MC number vs DOT number: two different FMCSA identifiers
A USDOT number is the FMCSA carrier identifier issued under 49 CFR §390.19 to any motor carrier subject to FMCSA jurisdiction. An MC number is FMCSA operating authority issued under 49 USC §13902 (motor carriers), §13903 (freight forwarders), or §13904 (brokers). For-hire interstate carriers need both. Private and intrastate carriers usually need only the USDOT.
Side-by-side comparison
| Dimension | USDOT Number | MC Number |
|---|---|---|
| Legal source | 49 CFR §390.19 | 49 USC §13902 |
| What it identifies | The motor carrier as a regulated entity | FMCSA permission to operate for-hire interstate |
| Who needs it | Every interstate motor carrier; many intrastate carriers | Only for-hire interstate motor carriers, brokers, freight forwarders |
| Application form | Form MCS-150 (no fee for new applications, $0) | Form OP-1, OP-1(P), or OP-1(FF) ($300 fee) |
| Format | 7 digits | 7 digits with prefix MC- (or MC-FF for forwarders) |
| Side-of-truck display | Required by §390.21 | Common practice but not §390.21-required |
| Activation gate | Issued instantly on MCS-150 submission | 21-day FMCSA review + 10-day public protest window |
When you need only a DOT number
A USDOT alone is enough for: private motor carriers (companies moving their own freight, never for-hire), intrastate carriers operating under state authority and never crossing state lines, and exempt commodity haulers under 49 USC §13506 (livestock, agricultural products, schoolbus operations) within their narrow exemption windows.
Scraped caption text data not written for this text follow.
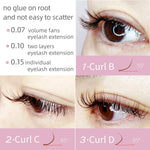 NAGARAKU Dark Brown Lash Extension Maquillaje Makeup Individual High Quality Soft Natural Synthetic Mink 16 Lines（old box）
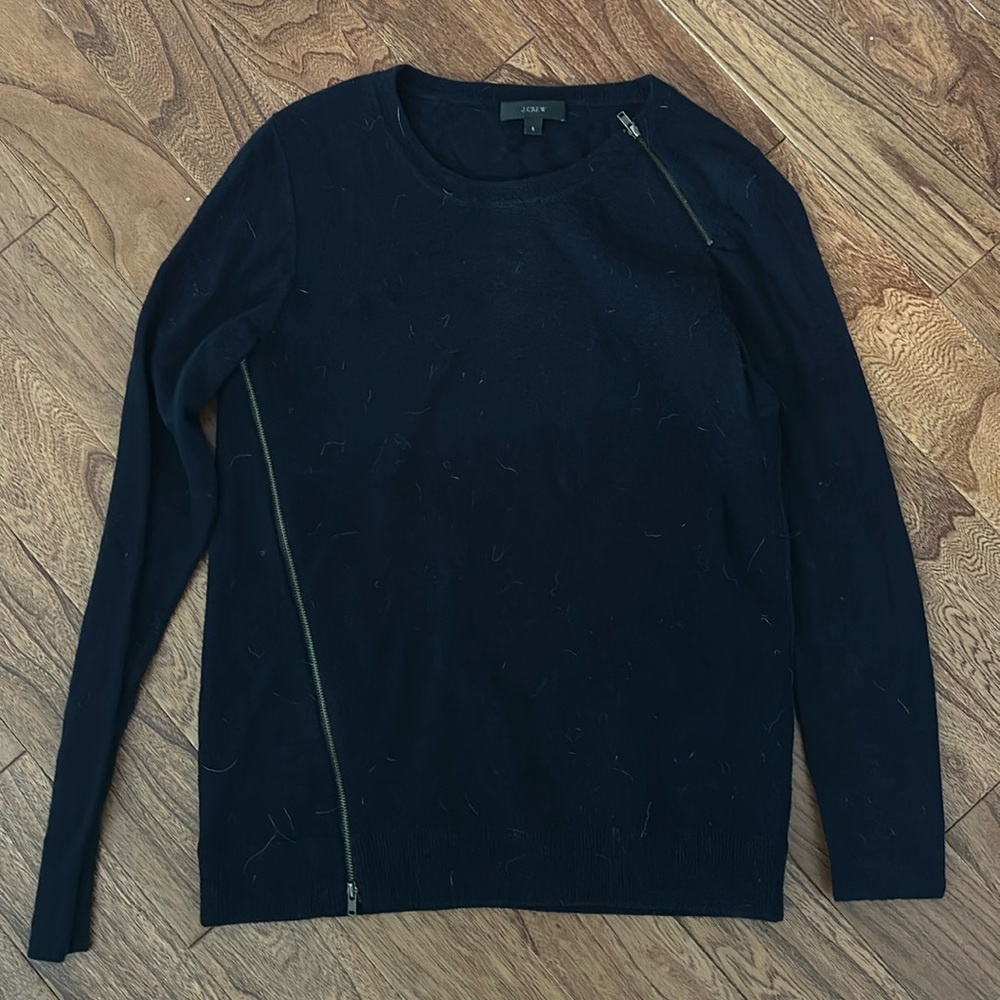 J crew wool navy sweater size s
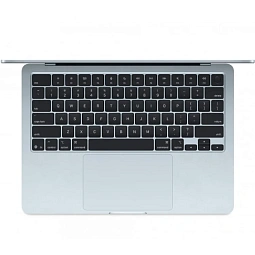 13.6" Ноутбук Apple MacBook Air 13 2025 2560x1664, Apple M4, RAM 16 ГБ, SSD 256 ГБ, 10C CPU/8C GPU, macOS, Sky Blue (Z1H70002T) - фото 2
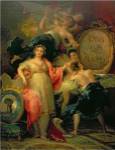 Allegory of the City of Madrid, 1810 by Francisco De Goya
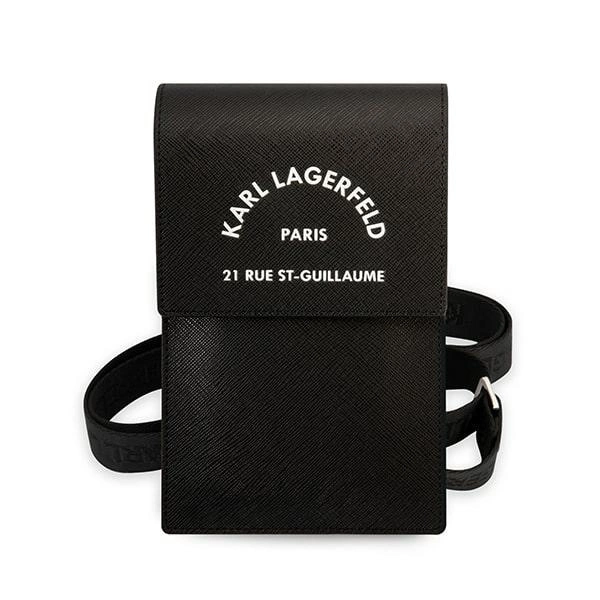 Karl Lagerfeld Embossed RSG handbag - blackeng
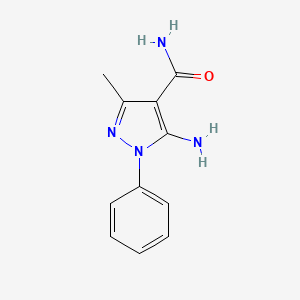 5-amino-3-methyl-1-phenyl-1H-pyrazole-4-carboxamide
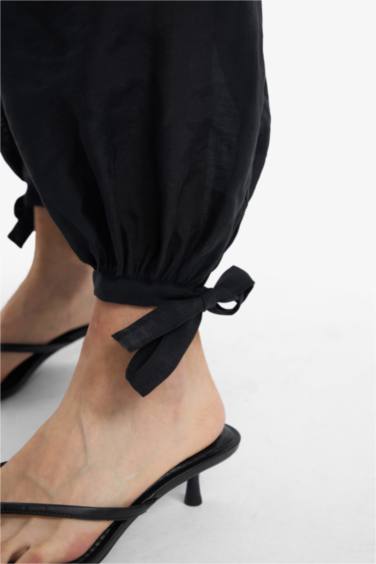 Pantalon taille haute Balloon Fit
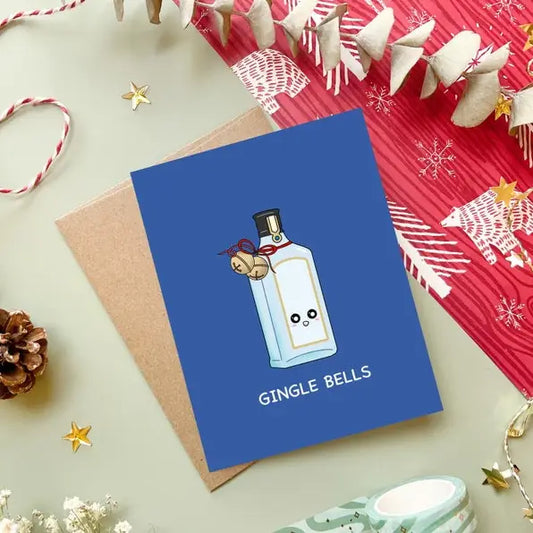 Gingle Bells | Punny Alcohol Christmas Card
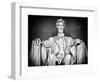 Statue of Abraham Lincoln, Washington D.C, District of Columbia, White Frame, White Frame-Philippe Hugonnard-Framed Art Print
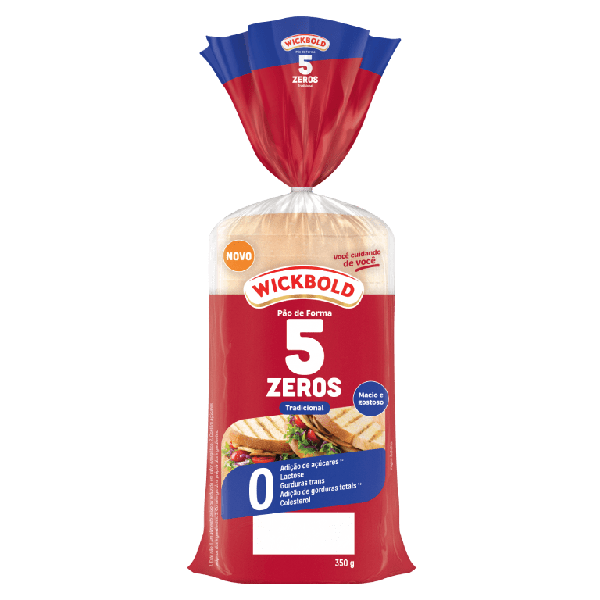 PÃO FORMA WICKBOLD 400G 5 ZEROS TRADICIONAL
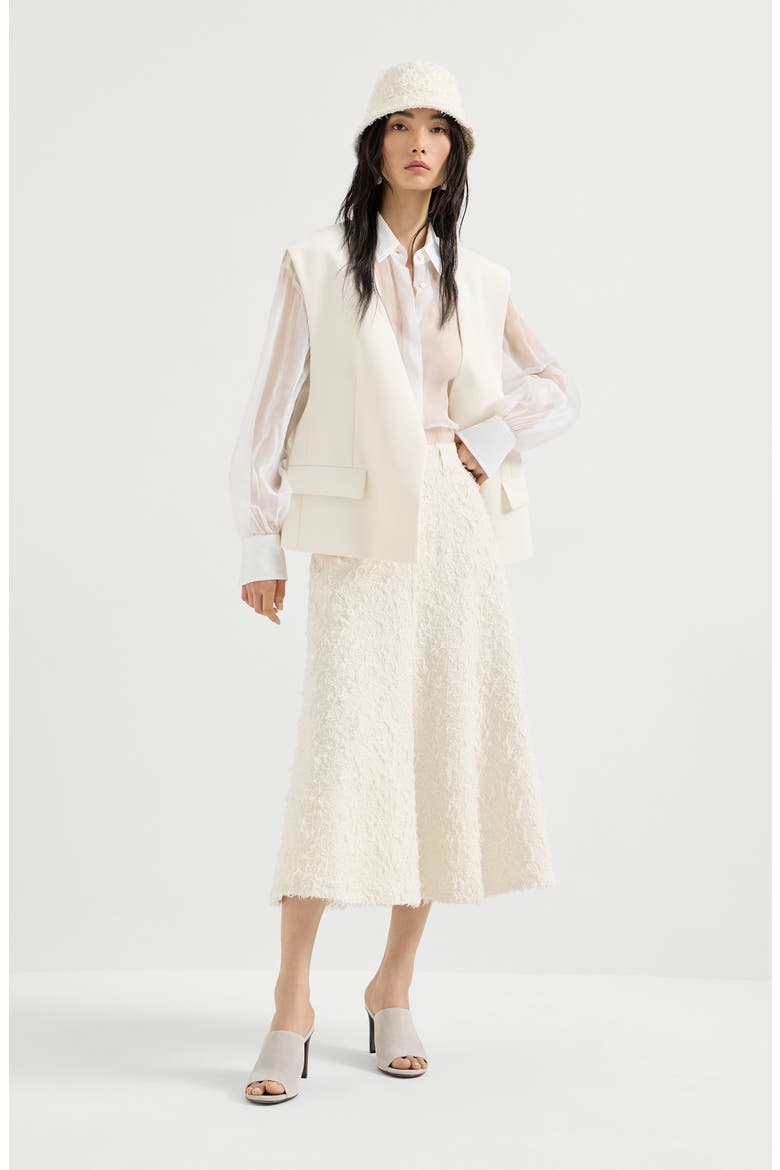 Crispy silk shirt, Alternate, color, White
If your operation is fully internal (manufacturer hauling its own product, retailer hauling its own inventory), USDOT-only is the right answer. The moment you take a single outside load for-hire interstate, you need MC.
When you need both
Both are required for: any for-hire interstate motor carrier hauling regulated commodities, any freight broker arranging interstate transportation for compensation, and any freight forwarder consolidating freight for interstate movement. The MC application form requires the USDOT first — they are filed sequentially, not in parallel.
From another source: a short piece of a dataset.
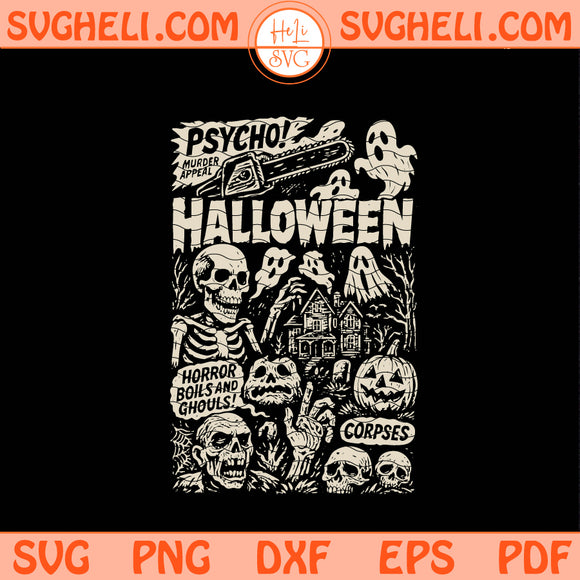 Vintage Halloween Svg Halloween Svg Trendy Halloween Svg
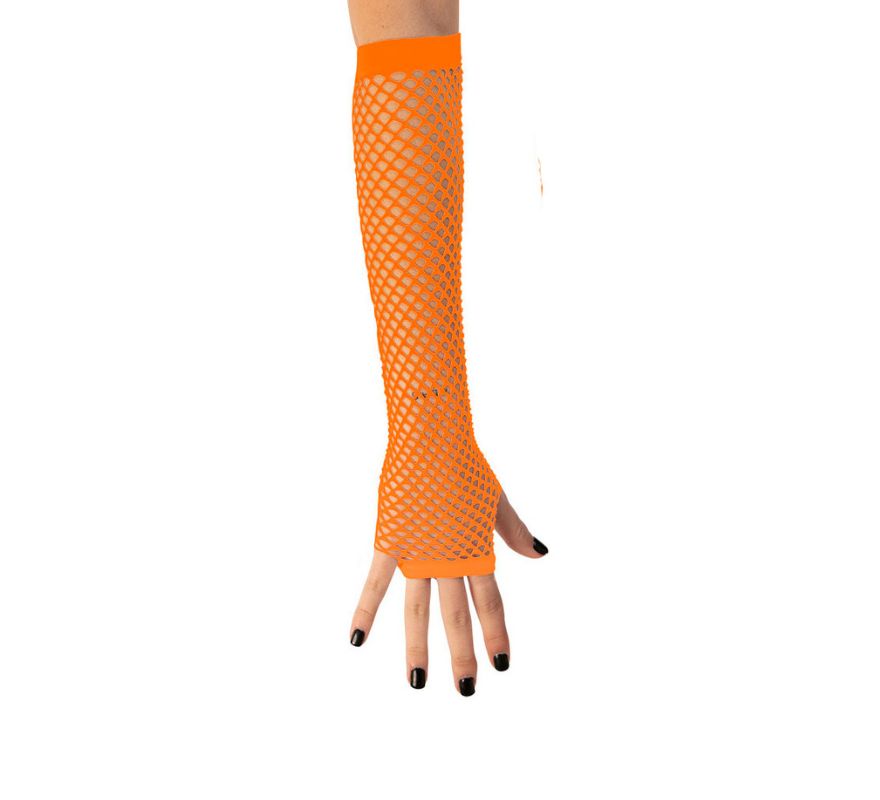 Translation missing: es.Guantes rejilla de los años 80 en varios colores de 24 cm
Frequently asked questions
Can I have a DOT number without an MC?
Yes. Private motor carriers (a company moving its own freight) need a USDOT number but do not need an MC. Intrastate carriers also typically operate under just a USDOT (or a state DOT number) with state-issued authority — no MC required.
Can I have an MC without a DOT number?
No. The MC application (Form OP-1) requires a USDOT number be in place first. The USDOT is the foundational FMCSA identifier; the MC is the operating-authority overlay on top.
Which one shows on the side of the truck?
Both, in most cases. 49 CFR §390.21 requires the USDOT number on both sides of every CMV in motor-carrier operations. The MC number is not required by §390.21 but most for-hire carriers display it alongside the USDOT for shipper verification.